TodoMVC with Thymeleaf and HTMX

Posted at — Oct 4, 2021
Taming Thymeleaf cover
Interested in learning more about Thymeleaf? Check out my book Taming Thymeleaf. The book combines all of my Thymeleaf knowledge into an easy to follow step-by-step guide.

In TodoMVC with Spring Boot and Thymeleaf, we implemented a TodoMVC clone using Spring MVC and Thymeleaf. In such a setup, each action triggers a page refresh. While this works just fine, you might want to give a more Single Page Application (SPA) spice to the experience and avoid page refreshes. This blog post will show how to use HTMX to accomplish this.

What is HTMX?

HTMX is a JavaScript library that allows to trigger AJAX calls directly in HTML by adding attributes on HTML elements.

A very simple example, straight from their homepage:

<button hx-post="/clicked" hx-swap="outerHTML">
    Click Me
</button>

When the button is clicked, a HTTP POST is done on /clicked and the response will replace the <button> element in the DOM with the HTML response of that call.

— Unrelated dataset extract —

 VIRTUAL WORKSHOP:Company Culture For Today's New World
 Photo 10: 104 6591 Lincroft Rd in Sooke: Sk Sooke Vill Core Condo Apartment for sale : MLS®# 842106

So, with HTMX, you are not building a JSON API, but an API that returns HTML fragments.

You can find some nice examples of what HTMX can do on the website: https://htmx.org/examples/

We will start from the final code at todomvc-thymeleaf and gradually add functionality using HTMX.

Add HTMX to the project

Add htmx to the Spring Boot project, by adding the webjars Maven dependency:

<dependency>
    <groupId>org.webjars.npm</groupId>
    <artifactId>htmx.org</artifactId>
    <version>1.6.0</version>
</dependency>

In the index.html, add the reference to the library:

<script type="text/javascript" th:src="@{/webjars/htmx.org/dist/htmx.min.js}"></script>

HTMX boosting

One of the easiest ways to get started is "boosting" regular HTML anchors and forms using hx-boost. We can add hx-boost to the top-level element of our page, and HTMX will intercept the form submits, turn them into AJAX requests and use the response HTML to dynamically change the current page without a page refresh. There is no need to change anything on the server side, the redirects can just stay in place. HTMX will handle them properly.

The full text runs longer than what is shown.